Give back an exact copy of the listing that follows, without the pictures.

▶ Stored data
<<<<

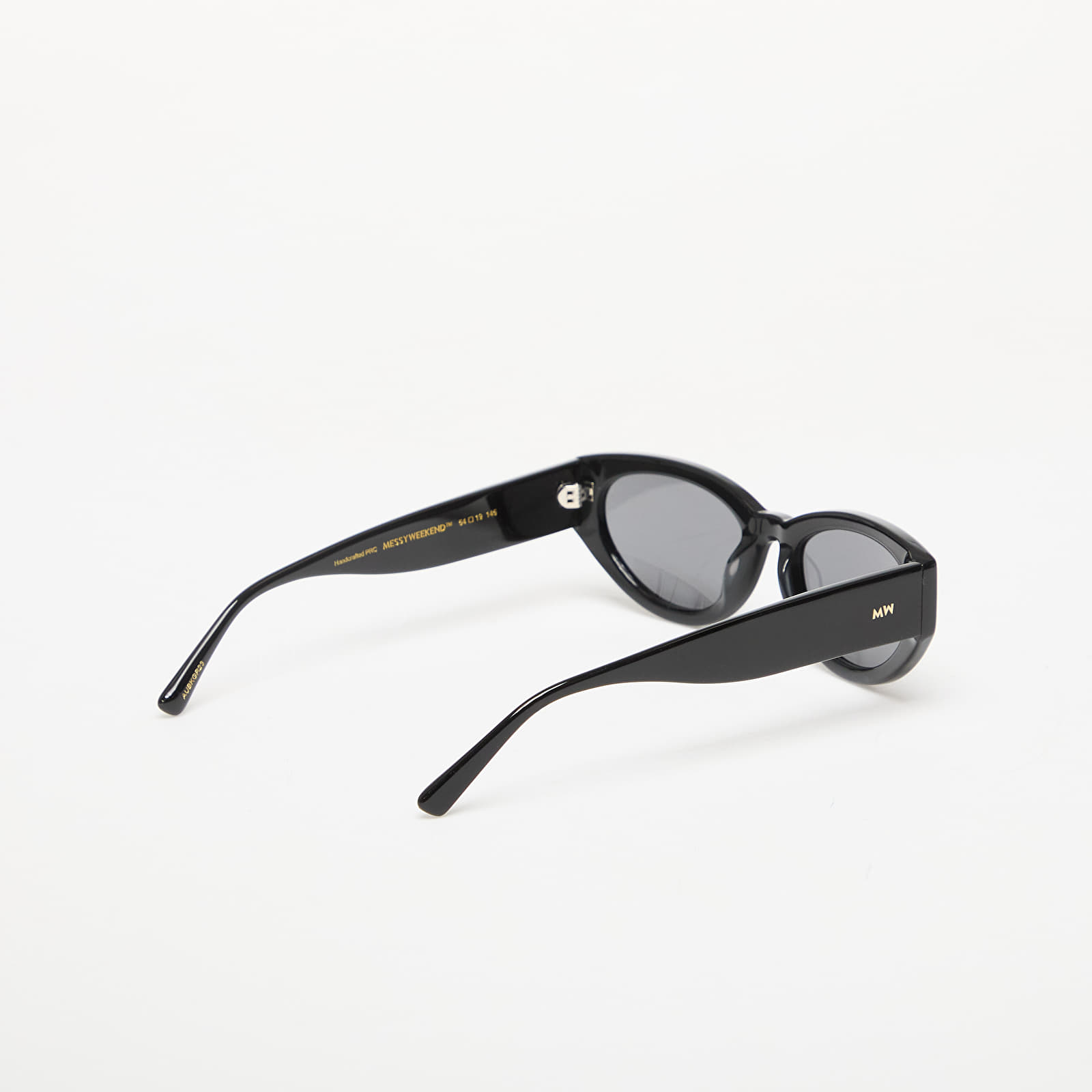 Meeste päikeseprillid MessyWeekend Audrey Sunglasses Black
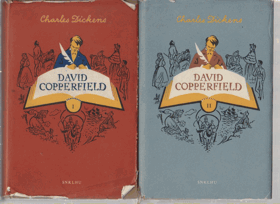 2SVAZKY David Copperfield 1+2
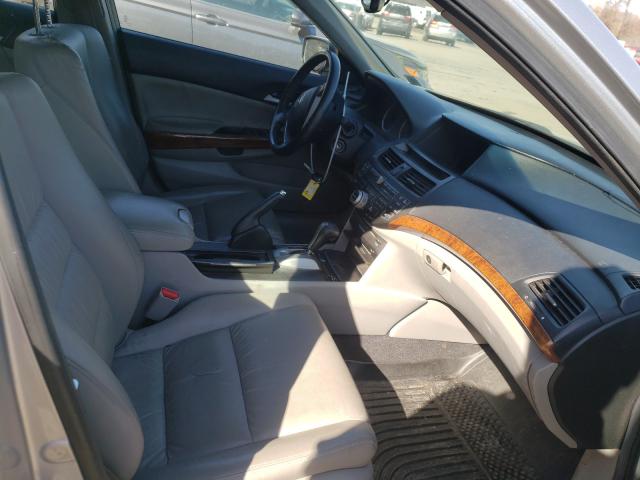 Photo 4 VIN: 1HGCP3F84BA012528 - HONDA ACCORD EXL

>>>>

▶ Exercise answer
 Meeste päikeseprillid MessyWeekend Audrey Sunglasses Black
 2SVAZKY David Copperfield 1+2
 Photo 4 VIN: 1HGCP3F84BA012528 - HONDA ACCORD EXL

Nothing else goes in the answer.